Work to do:
Copy out word for word everything in the items below, from the line containing "What is the physical" down to the line containing "Answer: the point", including both of those lines.

Records shown:
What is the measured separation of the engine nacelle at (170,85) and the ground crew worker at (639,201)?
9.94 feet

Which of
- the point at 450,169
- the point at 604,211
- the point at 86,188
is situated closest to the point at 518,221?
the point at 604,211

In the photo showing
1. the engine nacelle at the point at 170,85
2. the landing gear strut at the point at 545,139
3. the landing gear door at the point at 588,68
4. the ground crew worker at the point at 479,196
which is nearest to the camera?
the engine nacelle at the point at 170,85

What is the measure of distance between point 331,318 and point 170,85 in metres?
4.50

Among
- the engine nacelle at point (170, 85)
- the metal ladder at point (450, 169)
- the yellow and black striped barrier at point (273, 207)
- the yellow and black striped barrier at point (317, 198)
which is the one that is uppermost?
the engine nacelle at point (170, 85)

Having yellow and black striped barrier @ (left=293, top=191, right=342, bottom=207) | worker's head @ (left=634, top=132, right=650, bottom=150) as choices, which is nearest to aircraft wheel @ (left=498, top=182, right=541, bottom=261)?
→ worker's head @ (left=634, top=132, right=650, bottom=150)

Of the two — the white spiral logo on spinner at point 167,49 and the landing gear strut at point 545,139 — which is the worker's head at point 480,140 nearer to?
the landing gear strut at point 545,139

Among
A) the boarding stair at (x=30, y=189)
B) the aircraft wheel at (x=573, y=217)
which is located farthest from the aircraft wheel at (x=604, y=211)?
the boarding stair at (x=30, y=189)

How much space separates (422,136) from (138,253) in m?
...
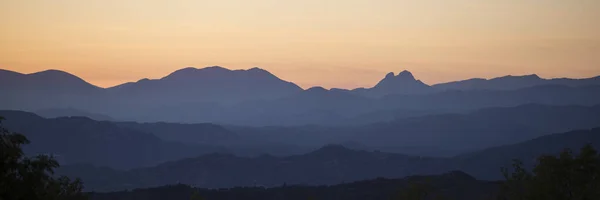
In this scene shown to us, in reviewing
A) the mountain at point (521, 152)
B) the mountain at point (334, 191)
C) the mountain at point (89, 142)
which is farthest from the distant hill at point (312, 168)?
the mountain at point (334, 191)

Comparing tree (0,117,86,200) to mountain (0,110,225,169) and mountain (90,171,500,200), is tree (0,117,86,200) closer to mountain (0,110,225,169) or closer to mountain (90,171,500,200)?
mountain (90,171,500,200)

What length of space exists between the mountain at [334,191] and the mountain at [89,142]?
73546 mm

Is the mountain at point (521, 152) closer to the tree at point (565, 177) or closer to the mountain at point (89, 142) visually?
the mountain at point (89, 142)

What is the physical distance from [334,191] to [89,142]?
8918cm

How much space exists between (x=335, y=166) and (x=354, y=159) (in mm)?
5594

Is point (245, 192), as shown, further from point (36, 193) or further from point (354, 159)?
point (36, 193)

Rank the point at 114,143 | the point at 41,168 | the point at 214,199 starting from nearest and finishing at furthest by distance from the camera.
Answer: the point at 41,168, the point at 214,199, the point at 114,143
--
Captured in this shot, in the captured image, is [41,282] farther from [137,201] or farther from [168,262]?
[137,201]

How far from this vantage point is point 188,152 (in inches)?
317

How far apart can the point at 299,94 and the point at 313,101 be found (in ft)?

The result:
What is the physical distance from [334,191] to [89,142]?
8918cm

How much space exists between (x=335, y=166) and (x=354, y=159) (in mm)?
5594

Is point (245, 192), as shown, further from point (36, 193) or further from point (354, 159)?
point (36, 193)

Rank the point at 114,143 | the point at 41,168 | the point at 214,199 starting from nearest and finishing at furthest by distance from the camera.
Answer: the point at 41,168, the point at 214,199, the point at 114,143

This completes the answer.